The task » According to the court opinion excerpt, when did Mr. Simpson and Mr. Kamm call on the Bradleys at Hood River?

Page »
***

The duty of a trustee in this connection has been stated by this court in Boehmer v. Silvestone,
"`His duty is to manage the property for his cestui que trust, and not to keep his conscience, or betray his title or interests; and he can make no admissions prejudicial to the rights of his cestui que trust, nor can he use his influence to defeat the purposes of the trust as declared by the creator of it': 1 Perry on Trusts, § 433."
The same rule is applicable to executors. 33 C.J.S., Executors and Administrators, section 181, p. 1156; Dealy v. Shepherd,
Having been aware of the fact that they were dealing with trustees, the Bradleys were put upon notice of the terms of the trust, including the extent of and limitations upon the trustees' powers. 3 Bogert, Trusts and Trustees, section 565; Schramm v.U.S. Nat. Bank of Portland,
It is in evidence that, in December, 1935, Mr. David B. Simpson, who was at that time in charge of real properties for the Kamm interests, accompanied by Mr. Jacob Kamm, one of the plaintiffs herein, visited Hood River and called upon Mr. and Mrs. Bradley at the hotel. On this occasion, Mr. Simpson, as he testified, inquired of Mr. Bradley what price the latter would place upon the hotel equipment, and also what rent he would be willing to pay for the hotel, in the event that the Kamm interests should take over the property. In his memorandum opinion herein, the trial judge stated that the Bradleys may have been mistaken in thinking that the representations upon which they claim to have relied were made to them by Steel and Adams, and suggested that, in fact, they may have been made by Simpson and Kamm. We think that this is quite improbable. Bradley, having had several conversations with Mr. Steel prior to the time when Steel and Adams came to Hood River, could hardly have mistaken either Mr. Simpson or Mr. Kamm for Mr. Steel. Moreover, at the hearing of this case, both Mr. and Mrs. Bradley, while on the witness stand, upon having their attention directed to Mr. Simpson and Mr. Kamm, positively denied ever having met them or conversed with them at any time. Despite such denials, however, we are satisfied that Mr. Simpson and Mr. Kamm did call upon the Bradleys at Hood River in December, 1935, and that on that occasion Mr. Simpson had a conversation with Mr. Bradley as heretofore stated. *54 Both Mr. Simpson and Mr. Kamm denied that either of them made any such representations to the Bradleys as the latter attributed to Mr. Steel and Mr. Adams. Respondents made no claim, either in their pleadings or at the hearing, that the representations were made by Simpson or Kamm, although their counsel have suggested it on brief in this court. Our own conclusion upon the evidence is that no such representations were made by Simpson or Kamm.
Respondents insist that, through the purchase of the mortgaged property from the county by Mrs. Walker, and her subsequent quitclaim to them, they became the owners thereof free from the lien of the mortgage. Appellants, to the contrary, assert that neither a mortgagor nor his successor can destroy a mortgage lien by any such means. The scheme, they say, effected merely a payment of the taxes, leaving the title to the property in the same condition as though no tax sale had been made.

***

Extracted records »
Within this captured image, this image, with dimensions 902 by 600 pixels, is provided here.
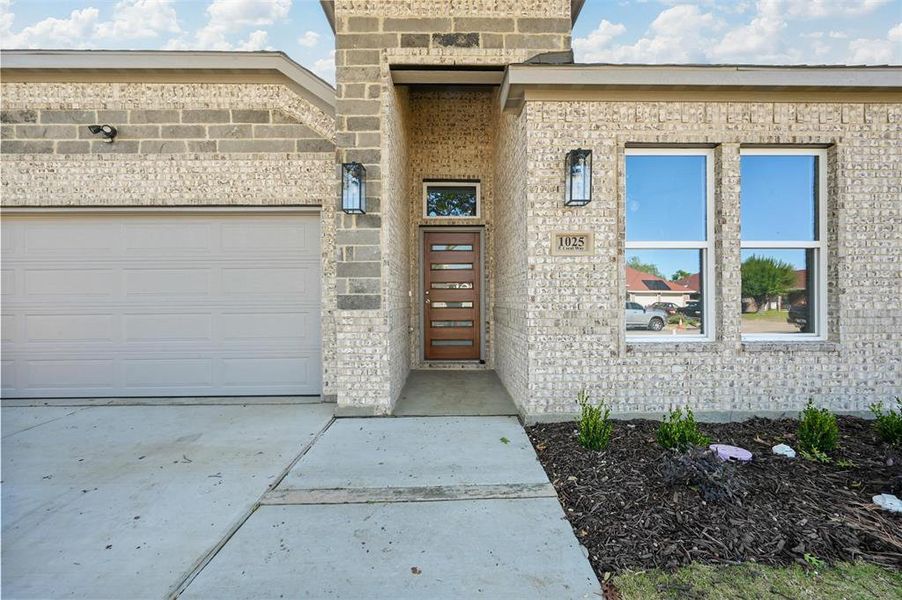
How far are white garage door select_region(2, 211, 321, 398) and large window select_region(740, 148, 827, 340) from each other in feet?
15.6

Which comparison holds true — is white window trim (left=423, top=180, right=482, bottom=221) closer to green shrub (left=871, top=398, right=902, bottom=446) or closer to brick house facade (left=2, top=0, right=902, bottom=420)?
brick house facade (left=2, top=0, right=902, bottom=420)

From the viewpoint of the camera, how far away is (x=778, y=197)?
13.2ft

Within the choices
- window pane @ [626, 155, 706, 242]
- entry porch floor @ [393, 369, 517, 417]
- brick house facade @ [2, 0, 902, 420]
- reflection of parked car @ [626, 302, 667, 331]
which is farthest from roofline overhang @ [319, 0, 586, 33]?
entry porch floor @ [393, 369, 517, 417]

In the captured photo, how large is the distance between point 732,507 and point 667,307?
2123 millimetres

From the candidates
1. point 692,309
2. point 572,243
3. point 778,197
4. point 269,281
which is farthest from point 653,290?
point 269,281

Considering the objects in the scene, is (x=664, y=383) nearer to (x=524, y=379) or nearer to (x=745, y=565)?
(x=524, y=379)

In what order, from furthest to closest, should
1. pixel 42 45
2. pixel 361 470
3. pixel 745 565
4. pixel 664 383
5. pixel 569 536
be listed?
pixel 42 45 < pixel 664 383 < pixel 361 470 < pixel 569 536 < pixel 745 565

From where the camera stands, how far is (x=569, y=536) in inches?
86.6

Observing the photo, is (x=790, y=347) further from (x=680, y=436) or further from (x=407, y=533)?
(x=407, y=533)

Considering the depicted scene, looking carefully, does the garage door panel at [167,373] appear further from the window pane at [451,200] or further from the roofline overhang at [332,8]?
the roofline overhang at [332,8]

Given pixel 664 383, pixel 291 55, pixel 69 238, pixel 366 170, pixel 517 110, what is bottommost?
pixel 664 383

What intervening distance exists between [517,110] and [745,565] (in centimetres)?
411

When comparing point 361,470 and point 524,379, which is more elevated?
point 524,379

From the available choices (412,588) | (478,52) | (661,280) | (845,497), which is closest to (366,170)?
(478,52)
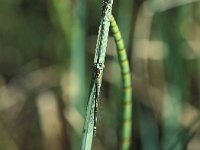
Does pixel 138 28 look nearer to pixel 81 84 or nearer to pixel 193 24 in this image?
pixel 193 24

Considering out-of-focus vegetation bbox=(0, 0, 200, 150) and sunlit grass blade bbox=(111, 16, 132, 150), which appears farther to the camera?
out-of-focus vegetation bbox=(0, 0, 200, 150)

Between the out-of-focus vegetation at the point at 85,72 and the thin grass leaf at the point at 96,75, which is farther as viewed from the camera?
the out-of-focus vegetation at the point at 85,72

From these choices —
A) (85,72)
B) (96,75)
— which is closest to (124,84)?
(96,75)

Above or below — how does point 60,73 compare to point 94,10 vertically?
below

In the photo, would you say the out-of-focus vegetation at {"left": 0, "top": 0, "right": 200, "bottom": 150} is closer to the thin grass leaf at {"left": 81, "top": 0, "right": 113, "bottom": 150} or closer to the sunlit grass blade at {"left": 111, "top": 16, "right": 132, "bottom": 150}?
the sunlit grass blade at {"left": 111, "top": 16, "right": 132, "bottom": 150}

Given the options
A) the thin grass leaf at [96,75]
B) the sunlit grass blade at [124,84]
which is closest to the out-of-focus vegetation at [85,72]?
the sunlit grass blade at [124,84]

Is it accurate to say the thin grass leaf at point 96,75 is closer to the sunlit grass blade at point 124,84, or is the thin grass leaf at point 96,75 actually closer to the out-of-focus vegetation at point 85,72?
the sunlit grass blade at point 124,84

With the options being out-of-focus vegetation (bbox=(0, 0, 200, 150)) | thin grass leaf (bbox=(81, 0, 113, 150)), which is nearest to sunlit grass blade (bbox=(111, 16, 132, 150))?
thin grass leaf (bbox=(81, 0, 113, 150))

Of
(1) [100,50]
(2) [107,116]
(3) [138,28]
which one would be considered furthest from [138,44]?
(1) [100,50]

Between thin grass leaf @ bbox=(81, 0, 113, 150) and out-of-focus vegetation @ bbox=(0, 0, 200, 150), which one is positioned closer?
thin grass leaf @ bbox=(81, 0, 113, 150)
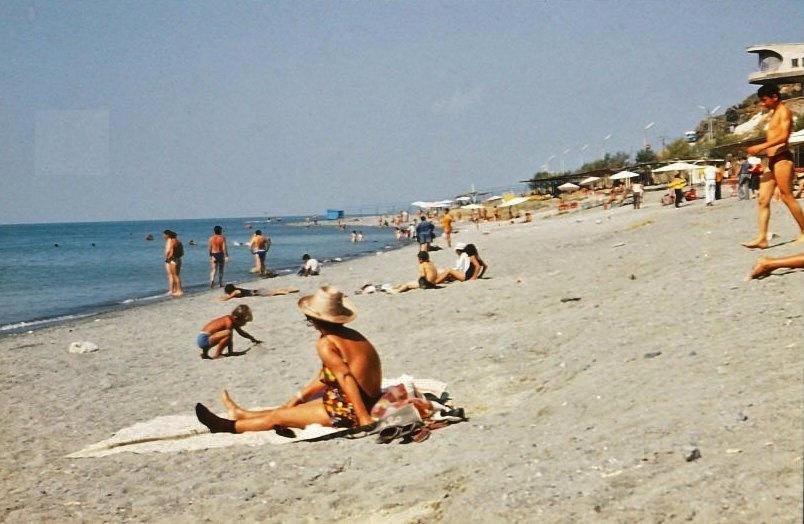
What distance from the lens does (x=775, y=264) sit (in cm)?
746

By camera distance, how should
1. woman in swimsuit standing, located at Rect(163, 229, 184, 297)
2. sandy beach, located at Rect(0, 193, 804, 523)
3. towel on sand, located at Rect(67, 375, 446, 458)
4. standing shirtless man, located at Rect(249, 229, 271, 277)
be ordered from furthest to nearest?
standing shirtless man, located at Rect(249, 229, 271, 277), woman in swimsuit standing, located at Rect(163, 229, 184, 297), towel on sand, located at Rect(67, 375, 446, 458), sandy beach, located at Rect(0, 193, 804, 523)

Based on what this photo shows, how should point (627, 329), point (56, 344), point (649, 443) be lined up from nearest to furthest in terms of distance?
point (649, 443) → point (627, 329) → point (56, 344)

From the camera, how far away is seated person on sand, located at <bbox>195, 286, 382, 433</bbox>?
5680 mm

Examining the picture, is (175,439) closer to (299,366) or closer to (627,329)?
(299,366)

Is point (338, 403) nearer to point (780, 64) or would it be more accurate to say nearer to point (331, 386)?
point (331, 386)

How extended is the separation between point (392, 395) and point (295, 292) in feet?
38.4

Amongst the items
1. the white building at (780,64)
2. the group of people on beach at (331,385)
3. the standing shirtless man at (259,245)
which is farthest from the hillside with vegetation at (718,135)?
the group of people on beach at (331,385)

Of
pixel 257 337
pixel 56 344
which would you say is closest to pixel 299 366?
pixel 257 337

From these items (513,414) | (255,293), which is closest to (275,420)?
(513,414)

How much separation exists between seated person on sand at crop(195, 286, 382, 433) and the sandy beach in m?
0.24

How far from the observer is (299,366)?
30.1ft

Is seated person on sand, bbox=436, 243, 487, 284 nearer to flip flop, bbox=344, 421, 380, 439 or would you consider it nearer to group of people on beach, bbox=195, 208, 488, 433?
group of people on beach, bbox=195, 208, 488, 433

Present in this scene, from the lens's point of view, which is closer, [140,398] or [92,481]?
[92,481]

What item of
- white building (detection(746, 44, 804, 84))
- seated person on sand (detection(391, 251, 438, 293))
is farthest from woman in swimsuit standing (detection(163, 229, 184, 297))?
white building (detection(746, 44, 804, 84))
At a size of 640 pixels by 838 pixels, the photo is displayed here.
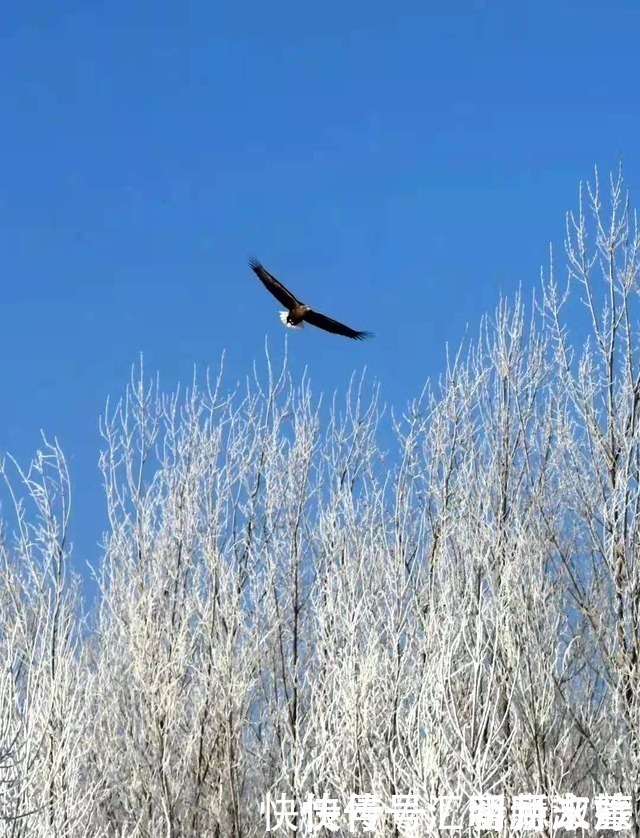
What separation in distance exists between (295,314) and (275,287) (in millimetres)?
290

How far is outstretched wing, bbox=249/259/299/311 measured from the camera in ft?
32.5

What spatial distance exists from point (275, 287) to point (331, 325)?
0.55 metres

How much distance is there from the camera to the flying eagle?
9867 millimetres

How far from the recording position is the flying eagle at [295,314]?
987 centimetres

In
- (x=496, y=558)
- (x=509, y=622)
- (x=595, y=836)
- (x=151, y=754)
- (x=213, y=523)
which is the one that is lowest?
(x=595, y=836)

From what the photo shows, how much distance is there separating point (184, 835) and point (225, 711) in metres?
1.10

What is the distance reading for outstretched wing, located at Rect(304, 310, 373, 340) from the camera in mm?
9969

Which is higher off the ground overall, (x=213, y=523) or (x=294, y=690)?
(x=213, y=523)

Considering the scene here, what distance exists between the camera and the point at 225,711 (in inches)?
439

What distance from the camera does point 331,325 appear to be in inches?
400

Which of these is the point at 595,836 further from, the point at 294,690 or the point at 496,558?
the point at 294,690

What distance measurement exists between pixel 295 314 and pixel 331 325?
39 centimetres

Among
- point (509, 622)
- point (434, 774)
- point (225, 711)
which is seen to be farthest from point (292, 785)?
point (434, 774)

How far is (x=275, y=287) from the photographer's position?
10.0 meters
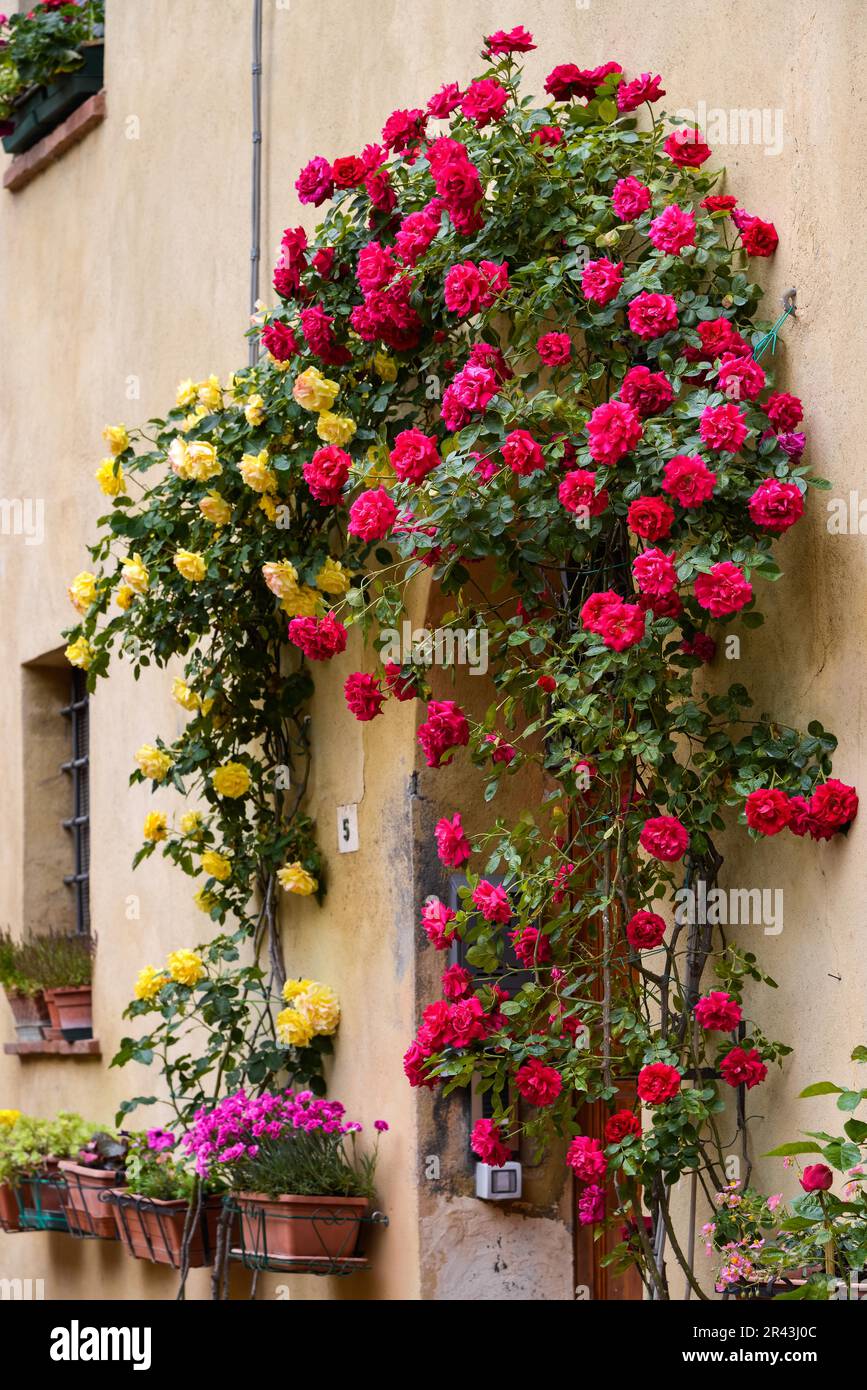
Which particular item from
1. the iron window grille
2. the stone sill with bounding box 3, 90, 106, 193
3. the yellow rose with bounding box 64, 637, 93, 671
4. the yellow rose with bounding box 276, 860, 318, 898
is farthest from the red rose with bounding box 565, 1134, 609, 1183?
the stone sill with bounding box 3, 90, 106, 193

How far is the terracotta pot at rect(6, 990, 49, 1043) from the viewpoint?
7.59m

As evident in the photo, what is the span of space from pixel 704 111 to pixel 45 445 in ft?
14.0

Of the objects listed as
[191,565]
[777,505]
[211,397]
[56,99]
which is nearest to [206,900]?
[191,565]

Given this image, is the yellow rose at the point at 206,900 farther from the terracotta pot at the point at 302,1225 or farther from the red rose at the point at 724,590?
the red rose at the point at 724,590

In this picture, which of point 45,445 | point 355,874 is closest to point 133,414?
point 45,445

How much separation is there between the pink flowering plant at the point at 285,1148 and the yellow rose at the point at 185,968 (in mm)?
430

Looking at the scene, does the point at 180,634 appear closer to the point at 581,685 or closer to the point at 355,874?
the point at 355,874

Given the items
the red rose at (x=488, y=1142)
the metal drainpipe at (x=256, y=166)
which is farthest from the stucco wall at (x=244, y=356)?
the red rose at (x=488, y=1142)

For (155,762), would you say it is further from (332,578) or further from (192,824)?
(332,578)

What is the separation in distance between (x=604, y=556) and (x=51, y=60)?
4631 millimetres

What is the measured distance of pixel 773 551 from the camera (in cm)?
409

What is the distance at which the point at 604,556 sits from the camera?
14.2 ft

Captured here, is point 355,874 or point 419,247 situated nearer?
point 419,247
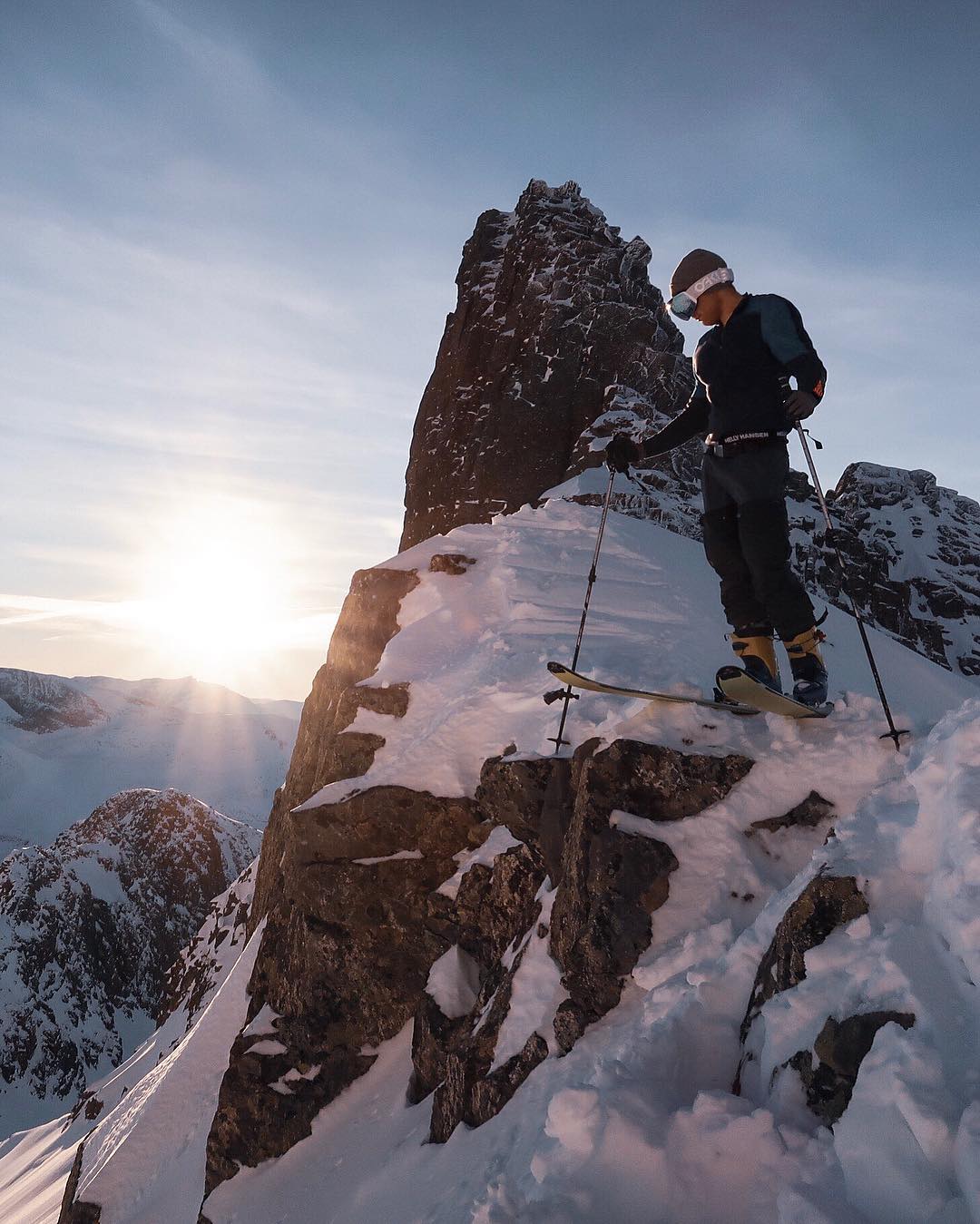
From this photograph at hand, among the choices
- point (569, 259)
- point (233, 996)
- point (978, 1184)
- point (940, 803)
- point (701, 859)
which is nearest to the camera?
point (978, 1184)

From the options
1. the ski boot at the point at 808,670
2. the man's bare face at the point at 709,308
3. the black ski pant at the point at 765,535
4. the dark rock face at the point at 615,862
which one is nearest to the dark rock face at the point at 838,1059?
the dark rock face at the point at 615,862

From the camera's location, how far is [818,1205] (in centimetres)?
224

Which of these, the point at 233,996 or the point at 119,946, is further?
the point at 119,946

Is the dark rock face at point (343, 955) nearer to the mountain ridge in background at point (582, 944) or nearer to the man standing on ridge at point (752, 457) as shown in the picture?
the mountain ridge in background at point (582, 944)

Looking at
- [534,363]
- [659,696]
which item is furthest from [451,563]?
[534,363]

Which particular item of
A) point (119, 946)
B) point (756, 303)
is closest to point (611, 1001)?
point (756, 303)

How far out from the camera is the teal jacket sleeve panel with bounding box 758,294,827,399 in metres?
4.87

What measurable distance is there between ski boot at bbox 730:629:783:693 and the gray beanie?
273 cm

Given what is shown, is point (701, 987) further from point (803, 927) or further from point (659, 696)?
point (659, 696)

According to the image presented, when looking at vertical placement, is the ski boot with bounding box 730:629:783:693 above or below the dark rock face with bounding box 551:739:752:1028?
above

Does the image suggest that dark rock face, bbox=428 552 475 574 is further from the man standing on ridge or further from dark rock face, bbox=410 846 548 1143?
the man standing on ridge

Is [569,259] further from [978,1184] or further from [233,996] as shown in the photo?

***

Written response » In December 1935.